友美と家族
「友美、ご飯できたわよ〜」階段下から母の声が聞こえた。
返事もせず立ち上がり食事へと向かう。
「あっ! 私も連れて行ってください」ゴンゾウがつぶやいた。
「えっ、でも父さんが食事中スマホを見てると嫌な顔するのよ」
「はいですからテーブルの上に置き、お父様には面接の結果待ちとでも言えばどうでしょう?」
「……う~ん、そうね」
友美はスマホをお尻のポケットに無造作に入れると食事へと向かった。
「ウホ……」ゴンゾウがつぶやく。
「なに?」友美がいぶかる
「いや、お尻の感触が」
「H……」
二階建てのこじんまりとした建売住宅、一階の台所兼食堂で父正夫がテーブルに置かれたスマホに視線を向けた。
母和子がそれに気づき友美に目で合図を送る。
「あっこれ?面接に行った会社からいつ電話が来てもいいようにだから」
さらっと友美が流す。
父はスマホから視線をはずしふたたび食事を始めた。
夕食が終わり友美は部屋へ戻り母は洗い物、父は台所のとなりにある小さな居間でテレビを見ている。

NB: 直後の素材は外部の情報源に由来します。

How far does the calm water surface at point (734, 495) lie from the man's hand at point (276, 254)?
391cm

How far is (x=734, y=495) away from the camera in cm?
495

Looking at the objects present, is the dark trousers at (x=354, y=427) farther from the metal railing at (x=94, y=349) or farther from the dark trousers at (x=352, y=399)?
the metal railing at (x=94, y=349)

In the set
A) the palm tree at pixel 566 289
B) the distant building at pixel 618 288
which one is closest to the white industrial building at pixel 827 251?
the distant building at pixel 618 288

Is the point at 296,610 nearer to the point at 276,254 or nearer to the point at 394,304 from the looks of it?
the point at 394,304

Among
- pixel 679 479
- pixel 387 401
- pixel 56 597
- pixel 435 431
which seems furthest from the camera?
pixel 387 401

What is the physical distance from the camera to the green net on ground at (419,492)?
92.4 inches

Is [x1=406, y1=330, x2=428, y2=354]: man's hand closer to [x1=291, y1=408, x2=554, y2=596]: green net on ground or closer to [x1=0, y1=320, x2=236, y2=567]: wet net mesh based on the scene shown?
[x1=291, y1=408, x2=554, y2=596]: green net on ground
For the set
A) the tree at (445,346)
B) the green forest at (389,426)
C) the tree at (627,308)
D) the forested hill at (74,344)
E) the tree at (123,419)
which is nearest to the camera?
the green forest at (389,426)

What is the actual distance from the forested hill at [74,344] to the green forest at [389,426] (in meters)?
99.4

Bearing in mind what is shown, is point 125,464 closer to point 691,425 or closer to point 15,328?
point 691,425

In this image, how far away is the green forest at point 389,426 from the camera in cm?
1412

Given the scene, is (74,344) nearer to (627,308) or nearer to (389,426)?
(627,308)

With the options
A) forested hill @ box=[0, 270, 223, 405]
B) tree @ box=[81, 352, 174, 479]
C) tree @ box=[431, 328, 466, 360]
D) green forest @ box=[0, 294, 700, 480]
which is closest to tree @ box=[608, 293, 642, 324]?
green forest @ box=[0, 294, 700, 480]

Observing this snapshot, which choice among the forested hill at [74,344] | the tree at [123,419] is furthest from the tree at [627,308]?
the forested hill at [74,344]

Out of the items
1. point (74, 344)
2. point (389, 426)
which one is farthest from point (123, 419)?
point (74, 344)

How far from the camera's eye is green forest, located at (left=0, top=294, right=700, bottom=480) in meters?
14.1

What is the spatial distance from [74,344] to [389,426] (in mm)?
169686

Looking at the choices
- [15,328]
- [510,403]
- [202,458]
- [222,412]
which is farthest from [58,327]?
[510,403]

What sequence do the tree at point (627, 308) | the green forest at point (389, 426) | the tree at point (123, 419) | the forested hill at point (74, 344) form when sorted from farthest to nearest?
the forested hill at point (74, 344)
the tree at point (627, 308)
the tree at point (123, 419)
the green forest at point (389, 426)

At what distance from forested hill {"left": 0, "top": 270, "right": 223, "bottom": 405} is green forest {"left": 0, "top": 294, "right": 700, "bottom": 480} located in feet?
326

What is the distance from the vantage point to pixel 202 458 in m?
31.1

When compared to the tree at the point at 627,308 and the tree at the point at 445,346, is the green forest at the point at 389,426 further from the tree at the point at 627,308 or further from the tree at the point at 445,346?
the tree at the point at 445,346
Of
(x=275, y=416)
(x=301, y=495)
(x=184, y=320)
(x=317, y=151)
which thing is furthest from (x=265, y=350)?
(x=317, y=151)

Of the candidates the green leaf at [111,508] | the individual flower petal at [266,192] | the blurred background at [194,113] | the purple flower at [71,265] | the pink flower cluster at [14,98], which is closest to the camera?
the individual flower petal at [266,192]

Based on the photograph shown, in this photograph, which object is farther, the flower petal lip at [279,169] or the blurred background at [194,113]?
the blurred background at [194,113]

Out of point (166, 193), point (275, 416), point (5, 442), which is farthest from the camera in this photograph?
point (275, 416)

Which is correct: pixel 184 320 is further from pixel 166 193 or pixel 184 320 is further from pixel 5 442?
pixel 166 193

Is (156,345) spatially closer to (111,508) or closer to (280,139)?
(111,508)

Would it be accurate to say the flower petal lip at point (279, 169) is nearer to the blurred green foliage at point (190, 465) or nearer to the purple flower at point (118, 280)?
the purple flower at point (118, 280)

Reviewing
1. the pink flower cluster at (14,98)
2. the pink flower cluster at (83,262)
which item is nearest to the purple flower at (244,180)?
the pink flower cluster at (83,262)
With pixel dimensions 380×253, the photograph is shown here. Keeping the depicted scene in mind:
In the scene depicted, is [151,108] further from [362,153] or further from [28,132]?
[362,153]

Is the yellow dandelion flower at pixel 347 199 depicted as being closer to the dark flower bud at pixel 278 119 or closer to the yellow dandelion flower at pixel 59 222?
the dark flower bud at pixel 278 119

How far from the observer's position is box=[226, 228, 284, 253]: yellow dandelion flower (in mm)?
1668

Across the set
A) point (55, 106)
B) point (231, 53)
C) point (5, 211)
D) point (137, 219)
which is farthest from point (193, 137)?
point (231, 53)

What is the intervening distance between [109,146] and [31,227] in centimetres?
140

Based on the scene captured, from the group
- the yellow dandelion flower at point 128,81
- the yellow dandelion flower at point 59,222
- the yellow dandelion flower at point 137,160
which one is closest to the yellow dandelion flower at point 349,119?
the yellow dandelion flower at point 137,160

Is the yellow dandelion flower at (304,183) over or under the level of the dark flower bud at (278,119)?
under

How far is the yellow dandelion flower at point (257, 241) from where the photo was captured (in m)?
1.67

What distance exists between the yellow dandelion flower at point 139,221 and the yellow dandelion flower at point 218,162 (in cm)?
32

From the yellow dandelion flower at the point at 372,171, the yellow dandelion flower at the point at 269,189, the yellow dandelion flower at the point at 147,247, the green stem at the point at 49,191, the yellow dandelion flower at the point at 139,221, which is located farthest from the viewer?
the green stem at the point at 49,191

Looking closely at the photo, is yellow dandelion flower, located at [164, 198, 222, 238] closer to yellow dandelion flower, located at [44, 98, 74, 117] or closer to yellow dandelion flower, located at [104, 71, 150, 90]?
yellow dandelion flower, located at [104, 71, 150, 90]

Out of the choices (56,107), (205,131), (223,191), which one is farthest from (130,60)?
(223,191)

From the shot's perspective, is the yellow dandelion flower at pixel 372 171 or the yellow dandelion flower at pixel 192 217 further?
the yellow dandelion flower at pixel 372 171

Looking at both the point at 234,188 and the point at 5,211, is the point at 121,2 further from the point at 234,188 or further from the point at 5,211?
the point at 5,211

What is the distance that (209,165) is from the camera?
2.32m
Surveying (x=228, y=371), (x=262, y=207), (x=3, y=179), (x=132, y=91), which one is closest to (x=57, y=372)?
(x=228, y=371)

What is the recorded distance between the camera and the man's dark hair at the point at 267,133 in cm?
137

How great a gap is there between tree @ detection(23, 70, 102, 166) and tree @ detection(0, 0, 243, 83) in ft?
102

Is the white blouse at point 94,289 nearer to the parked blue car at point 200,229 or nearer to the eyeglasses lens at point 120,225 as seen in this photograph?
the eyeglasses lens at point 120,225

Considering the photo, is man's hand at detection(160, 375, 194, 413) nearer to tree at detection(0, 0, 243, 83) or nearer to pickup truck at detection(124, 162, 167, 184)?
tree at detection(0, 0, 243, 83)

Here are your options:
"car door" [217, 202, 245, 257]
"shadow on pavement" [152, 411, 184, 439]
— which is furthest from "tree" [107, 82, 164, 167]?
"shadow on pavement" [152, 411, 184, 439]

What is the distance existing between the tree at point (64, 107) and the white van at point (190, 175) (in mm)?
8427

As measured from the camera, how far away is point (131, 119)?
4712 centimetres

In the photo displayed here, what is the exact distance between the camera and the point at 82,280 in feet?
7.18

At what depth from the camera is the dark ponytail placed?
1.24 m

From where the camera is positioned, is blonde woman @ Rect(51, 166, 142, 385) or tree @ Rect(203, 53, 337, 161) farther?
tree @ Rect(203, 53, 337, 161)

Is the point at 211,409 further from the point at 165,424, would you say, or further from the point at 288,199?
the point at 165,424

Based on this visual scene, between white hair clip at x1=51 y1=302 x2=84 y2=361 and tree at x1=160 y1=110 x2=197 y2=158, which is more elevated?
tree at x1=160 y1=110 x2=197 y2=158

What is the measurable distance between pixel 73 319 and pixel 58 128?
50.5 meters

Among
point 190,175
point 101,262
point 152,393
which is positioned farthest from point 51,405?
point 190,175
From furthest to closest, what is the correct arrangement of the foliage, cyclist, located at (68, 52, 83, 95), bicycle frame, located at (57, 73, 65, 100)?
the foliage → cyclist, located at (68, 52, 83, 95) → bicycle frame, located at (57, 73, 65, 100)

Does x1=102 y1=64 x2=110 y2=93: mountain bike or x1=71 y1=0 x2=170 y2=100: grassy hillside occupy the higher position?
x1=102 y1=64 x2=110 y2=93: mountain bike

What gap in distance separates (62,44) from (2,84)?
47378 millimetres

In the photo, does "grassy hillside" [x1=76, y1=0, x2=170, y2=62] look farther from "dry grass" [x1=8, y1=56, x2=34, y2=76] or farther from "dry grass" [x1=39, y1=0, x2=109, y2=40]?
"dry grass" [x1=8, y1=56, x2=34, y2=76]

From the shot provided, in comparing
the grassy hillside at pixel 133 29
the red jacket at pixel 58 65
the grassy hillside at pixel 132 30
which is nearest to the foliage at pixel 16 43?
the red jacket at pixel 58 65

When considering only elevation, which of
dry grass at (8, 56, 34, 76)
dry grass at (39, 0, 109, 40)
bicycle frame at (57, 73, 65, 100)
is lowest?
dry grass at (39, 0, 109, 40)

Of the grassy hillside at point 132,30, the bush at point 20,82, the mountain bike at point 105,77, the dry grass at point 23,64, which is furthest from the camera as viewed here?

「お母様の洗い物のお手伝いをされてはいかがですか?」
ゴンゾウがつぶやいた。
「いいのよ、洗い物も少ないしすぐ終わるから」
「すぐ終わるなら友美さんがしてもすぐ終るし、たまにはいいのでは?」
「私がやるとお皿とか 割っちゃうからさ…」友美がめんどくさそうに答えた。
「さあ、そろそろ寝るかな」友美はスマホを手に取り、電源をOFFにしようとした。
「ゲッ残量28%ってもう?さっき充電したばかりなのに」
「すみません… 燃費が悪くて。あのできれば充電中も電源はONにしておいてくれませんか?」
「でも、それってバッテリーに悪いんでしょ?」
「はい.そうなんですが。 わたしのほうでON/OFFを調整しますのでお願いします」
「なんで?」
「いや最近不眠症なもんで…」
「不眠症!?」驚く友美、スマホにも不眠症があるのかと目を見開いた。
「いや、まあそんなところです」適当に ごまかすゴンゾウもなんだか怪しいが。
「まあ、いいか」ともみは充電器を差し込むと布団かぶり、スヤスヤと眠りについた。
深い眠りに友美がつく頃、ゴンゾーの画面が変わり、何やら友美の寝息と連動しだした。しばらくすると画面に 睡眠時無呼吸症の疑い極めて少表示された。
そして電源がOFFになった。
翌朝6時10分にタイマーが作動し友美の好きな曲が次々と流れ友美を目覚めさせた。
「なに…?タイマー なんてセットしたっけ?」いぶかる友美に、
「そろそろお父様が起床されますし、 お母様のお手伝いをされてはいかがでしょう?」ゴンゾウが言った。
「まだ6時半じゃん… うちはそんなことしなくていいの! もう寝かせてよ!」
そう言うと毛布をかぶり寝てしまった。